Les travaux utilisant des cellules souches embryonnaires, obtenues après dissection d’embryons humains surnuméraires ne visent ouvertement pas à la connaissance de l’être en développement, mais servent à instrumentaliser certaines de ses parties.

Comment expliquer la précipitation imposée par des ambitions personnelles ou des pressions industrielles ? Rappelons que le législateur ne peut faire fi de l’obligation légale de ne réaliser des recherches sur l’embryon humain que s’’il n’existe pas « de méthodes alternatives d’efficacité comparable ». Or, ces méthodes existent. Les chercheurs savent en effet reprogrammer de simples cellules adultes en cellules souches pluripotentes : il s’agit des cellules IPS, connues depuis les travaux du professeur Yamanaka et capables de se différencier en diverses cellules spécialisées.

Les IPS ont déjà permis la guérison de pathologies chez l’animal. Deux équipes de chercheurs – l’une, japonaise, l’autre, américaine – ont annoncé en novembre 2007 avoir réussi à transformer des cellules de peau humaines en cellules pluripotentes.

Jusqu’à aujourd’hui, nombre de chercheurs pensaient que, pour disposer de cellules pluripotentes, il fallait détruire un embryon humain. Ces publications prouvent le contraire.

Les cellules IPS suscitent désormais chez les chercheurs un immense enthousiasme, après un certain scepticisme, du fait de leur supériorité, pratique et éthique, par rapport aux cellules souches embryonnaires. À l’annonce des résultats du professeur Yamanaka, le professeur Wilmut, « père » scientifique de la brebis clonée Dolly, a annoncé, en novembre 2007, l’abandon de ses recherches sur le clonage, au profit de la production de cellules souches sans embryon. Pour lui, les recherches menées par l’équipe de Yamanaka ont plus d’avenir que l’utilisation d’embryons.

Voilà qui permet de tempérer les affirmations péremptoires du professeur Peschanski ! Ce dernier affirme en effet que l’interdiction de la recherche sur les cellules souches embryonnaires ferait prendre à la France du retard par rapport aux autres pays européens. Cette opinion est totalement contredite par les faits. Rappelons ce que soulignait très justement le professeur Testart : « Nul ne semble prendre en compte que la possibilité de recherche sur les embryons humains, ouverte depuis 1990 en Grande-Bretagne, n’a conduit à aucun résultat d’intérêt. »

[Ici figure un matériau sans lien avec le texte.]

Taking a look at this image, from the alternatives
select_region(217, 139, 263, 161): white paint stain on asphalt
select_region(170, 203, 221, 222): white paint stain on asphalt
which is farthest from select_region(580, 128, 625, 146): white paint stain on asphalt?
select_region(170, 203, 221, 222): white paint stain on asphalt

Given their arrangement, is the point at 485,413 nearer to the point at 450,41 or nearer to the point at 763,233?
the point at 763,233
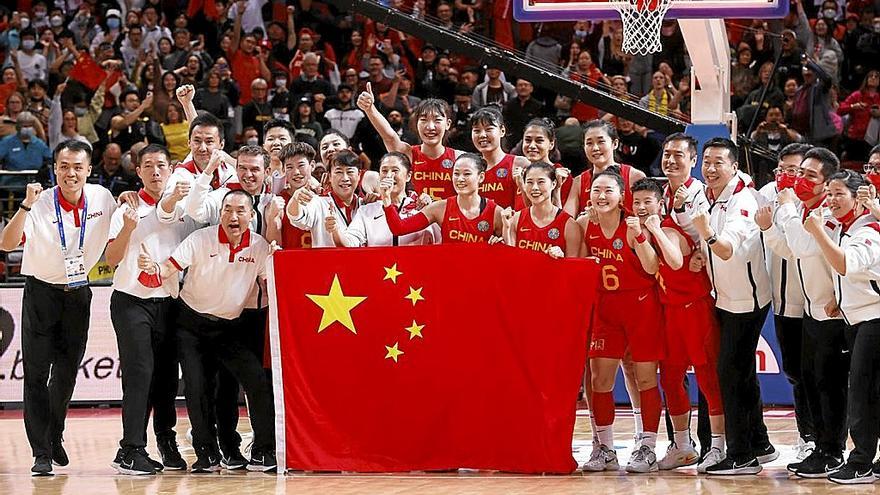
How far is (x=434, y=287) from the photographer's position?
8.14 metres

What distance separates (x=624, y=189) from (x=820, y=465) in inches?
84.8

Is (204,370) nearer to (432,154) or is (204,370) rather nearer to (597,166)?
(432,154)

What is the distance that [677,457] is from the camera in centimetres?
823

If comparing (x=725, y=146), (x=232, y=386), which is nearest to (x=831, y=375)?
(x=725, y=146)

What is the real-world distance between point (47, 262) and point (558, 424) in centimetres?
349

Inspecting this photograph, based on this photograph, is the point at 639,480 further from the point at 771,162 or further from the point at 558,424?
the point at 771,162

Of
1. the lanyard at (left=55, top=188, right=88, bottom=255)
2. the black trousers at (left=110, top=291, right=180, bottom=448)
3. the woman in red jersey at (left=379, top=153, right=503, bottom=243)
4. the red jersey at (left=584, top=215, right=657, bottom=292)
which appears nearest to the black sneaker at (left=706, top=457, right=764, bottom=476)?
the red jersey at (left=584, top=215, right=657, bottom=292)

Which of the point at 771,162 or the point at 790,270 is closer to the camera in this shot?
the point at 790,270

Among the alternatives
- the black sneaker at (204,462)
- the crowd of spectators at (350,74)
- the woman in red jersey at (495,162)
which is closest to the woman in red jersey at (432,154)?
the woman in red jersey at (495,162)

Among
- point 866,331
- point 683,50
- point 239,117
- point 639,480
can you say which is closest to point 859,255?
point 866,331

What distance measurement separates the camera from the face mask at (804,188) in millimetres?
7887

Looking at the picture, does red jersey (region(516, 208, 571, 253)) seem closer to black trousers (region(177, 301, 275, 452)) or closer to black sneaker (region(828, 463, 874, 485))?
black trousers (region(177, 301, 275, 452))

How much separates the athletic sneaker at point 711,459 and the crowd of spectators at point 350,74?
5350 millimetres

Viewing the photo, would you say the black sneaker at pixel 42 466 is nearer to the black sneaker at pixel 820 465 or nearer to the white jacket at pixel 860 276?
the black sneaker at pixel 820 465
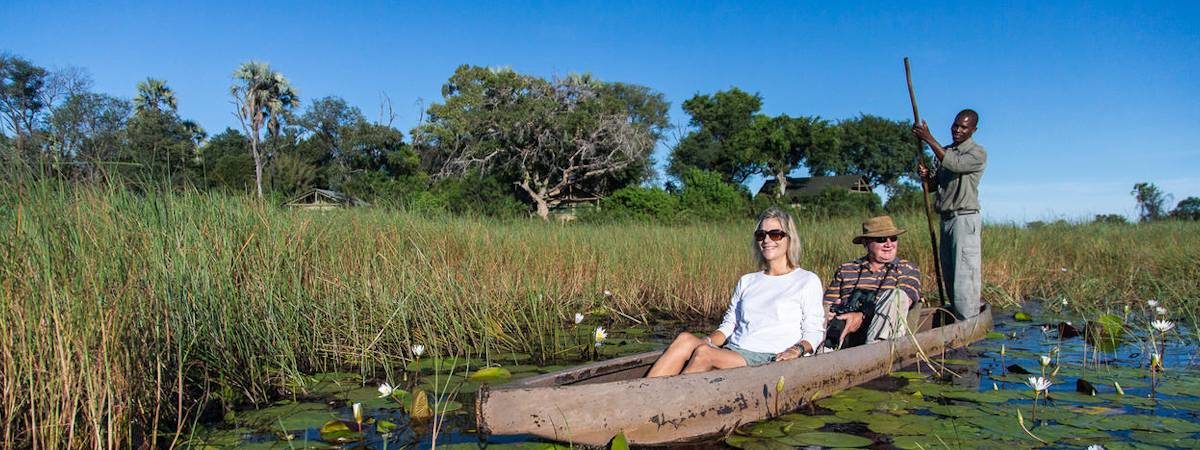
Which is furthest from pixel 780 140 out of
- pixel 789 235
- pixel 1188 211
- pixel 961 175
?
pixel 789 235

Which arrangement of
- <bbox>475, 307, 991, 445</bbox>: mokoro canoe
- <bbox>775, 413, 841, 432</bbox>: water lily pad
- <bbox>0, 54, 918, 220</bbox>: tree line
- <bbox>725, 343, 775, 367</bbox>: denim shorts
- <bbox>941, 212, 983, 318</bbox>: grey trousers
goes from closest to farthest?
<bbox>475, 307, 991, 445</bbox>: mokoro canoe, <bbox>775, 413, 841, 432</bbox>: water lily pad, <bbox>725, 343, 775, 367</bbox>: denim shorts, <bbox>941, 212, 983, 318</bbox>: grey trousers, <bbox>0, 54, 918, 220</bbox>: tree line

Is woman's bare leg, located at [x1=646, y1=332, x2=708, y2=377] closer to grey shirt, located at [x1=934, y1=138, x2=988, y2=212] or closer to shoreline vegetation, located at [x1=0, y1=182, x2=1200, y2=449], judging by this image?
shoreline vegetation, located at [x1=0, y1=182, x2=1200, y2=449]

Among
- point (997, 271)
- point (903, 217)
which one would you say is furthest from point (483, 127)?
point (997, 271)

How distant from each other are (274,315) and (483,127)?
26.4 m

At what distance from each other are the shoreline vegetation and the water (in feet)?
1.17

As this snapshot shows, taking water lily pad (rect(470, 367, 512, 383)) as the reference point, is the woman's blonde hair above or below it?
above

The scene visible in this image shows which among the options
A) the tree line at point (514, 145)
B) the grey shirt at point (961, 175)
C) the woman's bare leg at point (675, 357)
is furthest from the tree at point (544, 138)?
the woman's bare leg at point (675, 357)

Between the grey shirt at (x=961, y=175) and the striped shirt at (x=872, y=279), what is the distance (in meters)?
0.91

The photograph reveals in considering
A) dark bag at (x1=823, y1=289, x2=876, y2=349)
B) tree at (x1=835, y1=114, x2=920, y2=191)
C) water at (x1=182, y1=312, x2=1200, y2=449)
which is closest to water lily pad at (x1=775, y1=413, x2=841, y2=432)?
water at (x1=182, y1=312, x2=1200, y2=449)

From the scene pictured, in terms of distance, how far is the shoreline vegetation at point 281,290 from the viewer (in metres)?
2.88

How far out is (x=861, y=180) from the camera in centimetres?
4172

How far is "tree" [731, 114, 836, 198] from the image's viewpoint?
126ft

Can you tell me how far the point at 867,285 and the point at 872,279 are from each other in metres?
0.06

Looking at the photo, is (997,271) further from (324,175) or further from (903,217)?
(324,175)
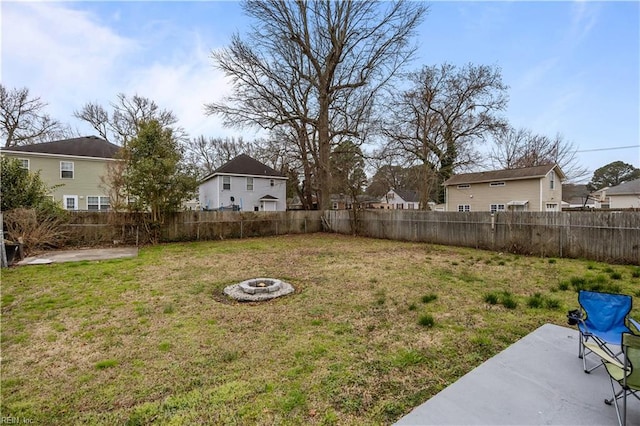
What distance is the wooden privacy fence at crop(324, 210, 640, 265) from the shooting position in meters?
7.87

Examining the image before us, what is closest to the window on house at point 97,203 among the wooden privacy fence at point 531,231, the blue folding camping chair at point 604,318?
the wooden privacy fence at point 531,231

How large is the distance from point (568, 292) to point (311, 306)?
4.60 m

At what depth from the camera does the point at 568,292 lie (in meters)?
5.05

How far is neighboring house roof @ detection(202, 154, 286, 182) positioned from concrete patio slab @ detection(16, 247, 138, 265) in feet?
42.4

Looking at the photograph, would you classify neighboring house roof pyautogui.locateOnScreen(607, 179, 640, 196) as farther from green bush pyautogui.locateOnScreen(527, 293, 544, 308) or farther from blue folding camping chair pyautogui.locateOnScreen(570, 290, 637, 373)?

Plus prometteuse sur le plan scientifique, la recherche sur les cellules souches adultes ne pose, de surcroît, aucun problème éthique. À l’inverse, il s’agit de bien comprendre que la recherche sur les embryons suppose d’accepter de tuer un être humain en devenir à des fins de recherche.

Comment expliquer l’obstination de certains chercheurs à vouloir travailler sur ces cellules sans résultat probant, alors qu’il existe une méthode fiable de thérapie alternative qui ne pose, par ailleurs, aucun problème éthique ? Faut-il y voir des intérêts économiques ?

N’effectuer aucune congélation et réimplanter immédiatement les embryons artificiellement fécondés me paraît constituer la solution la plus sage.

Monsieur le ministre, mes chers collègues, le législateur ne doit pas se donner un pouvoir illimité sur l’être vivant.